La serenità notturna di Vibo Marina è stata bruscamente interrotta da un violento incendio che ha coinvolto un’autovettura di grossa cilindrata.

Il rogo ha interessato una BMW parcheggiata lungo la pubblica via, a breve distanza dall’abitazione del proprietario. La rapidità con cui le fiamme hanno avvolto il mezzo non ha lasciato alcuno scampo al veicolo, che è risultato completamente distrutto al termine delle operazioni di spegnimento, nonostante la celerità dei soccorsi.

I rilievi degli investigatori e l’ipotesi del dolo

Le prime risultanze emerse dai sopralluoghi effettuati nell’immediatezza del fatto orientano l’attività investigativa verso una matrice non accidentale. Tra le ipotesi al vaglio delle forze dell’ordine spicca con forza la pista del dolo. Secondo quanto trapelato, sul posto sarebbero stati rinvenuti elementi inequivocabili riconducibili all’utilizzo di una bottiglia contenente liquido infiammabile, dettaglio che confermerebbe la volontà deliberata di appiccare il fuoco al mezzo. Gli specialisti della scientifica e i reparti operativi stanno analizzando ogni reperto per ricostruire con esattezza le modalità dell’azione criminale.

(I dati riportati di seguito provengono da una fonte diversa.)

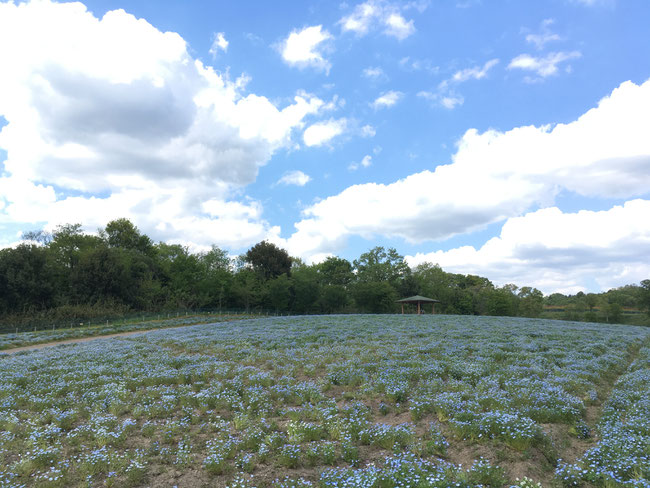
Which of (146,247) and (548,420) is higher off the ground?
(146,247)

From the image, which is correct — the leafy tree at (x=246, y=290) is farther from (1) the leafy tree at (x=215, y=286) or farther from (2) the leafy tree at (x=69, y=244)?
(2) the leafy tree at (x=69, y=244)

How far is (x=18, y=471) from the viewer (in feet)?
27.9

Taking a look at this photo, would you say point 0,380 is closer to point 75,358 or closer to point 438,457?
point 75,358

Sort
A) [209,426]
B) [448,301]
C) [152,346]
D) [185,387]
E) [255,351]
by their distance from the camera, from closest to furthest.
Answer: [209,426], [185,387], [255,351], [152,346], [448,301]

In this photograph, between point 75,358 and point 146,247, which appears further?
point 146,247

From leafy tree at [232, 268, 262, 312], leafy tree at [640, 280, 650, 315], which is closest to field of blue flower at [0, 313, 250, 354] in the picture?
leafy tree at [232, 268, 262, 312]

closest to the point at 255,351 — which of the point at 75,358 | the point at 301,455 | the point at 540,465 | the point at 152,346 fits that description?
the point at 152,346

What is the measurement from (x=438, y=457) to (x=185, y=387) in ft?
31.1

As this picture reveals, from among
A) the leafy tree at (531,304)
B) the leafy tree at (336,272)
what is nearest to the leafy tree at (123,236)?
the leafy tree at (336,272)

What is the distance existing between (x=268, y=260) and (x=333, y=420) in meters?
76.5

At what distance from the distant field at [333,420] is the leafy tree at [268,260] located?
66135 millimetres

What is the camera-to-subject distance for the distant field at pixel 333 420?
7754mm

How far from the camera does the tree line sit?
5672cm

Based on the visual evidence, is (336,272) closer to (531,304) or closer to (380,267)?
(380,267)
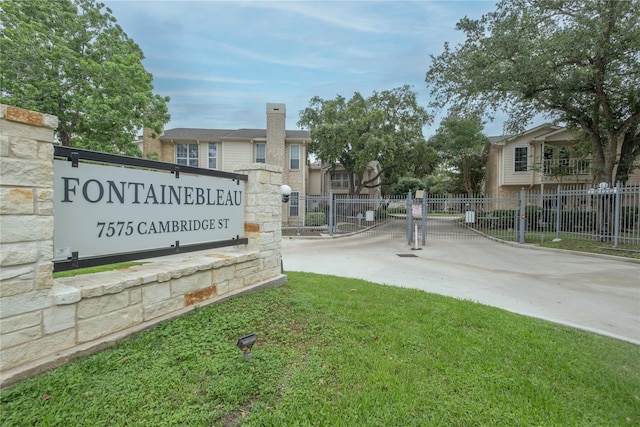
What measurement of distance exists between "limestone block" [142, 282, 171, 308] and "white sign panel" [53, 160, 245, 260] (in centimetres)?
42

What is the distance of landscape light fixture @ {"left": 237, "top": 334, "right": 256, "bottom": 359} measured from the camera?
2.43 meters

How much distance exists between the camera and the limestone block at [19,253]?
2.00 m

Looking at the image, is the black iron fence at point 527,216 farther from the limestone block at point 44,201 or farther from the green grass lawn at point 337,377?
the limestone block at point 44,201

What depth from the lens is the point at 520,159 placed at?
2050 centimetres

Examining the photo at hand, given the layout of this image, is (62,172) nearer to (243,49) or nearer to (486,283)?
(486,283)

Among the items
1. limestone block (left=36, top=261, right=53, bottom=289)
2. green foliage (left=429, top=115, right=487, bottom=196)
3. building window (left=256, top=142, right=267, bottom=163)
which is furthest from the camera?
green foliage (left=429, top=115, right=487, bottom=196)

Intervento dei soccorsi e indagini a tutto campo

L’intervento dei Vigili del Fuoco del distaccamento di Vibo Marina si è rivelato fondamentale non solo per estinguere l’incendio, ma anche per mettere in sicurezza l’intera area, evitando che le lingue di fuoco potessero lambire le abitazioni circostanti o altri mezzi in sosta nelle vicinanze. Sul luogo del sinistro sono intervenuti prontamente i Carabinieri e la Polizia di Stato, che hanno avviato congiuntamente le indagini per fare luce sulla dinamica e sul possibile movente dell’atto.

Accertamenti sul proprietario e riserbo della Procura

Il proprietario della BMW è stato già ascoltato dagli inquirenti per verificare l’esistenza di eventuali minacce o attriti recenti che possano aver innescato una ritorsione. Al momento, la Procura della Repubblica mantiene il massimo riserbo sulle indagini e nessuna pista viene esclusa. Proseguono incessantemente gli accertamenti per individuare i responsabili del gesto e chiarire il contesto in cui è maturato l’episodio.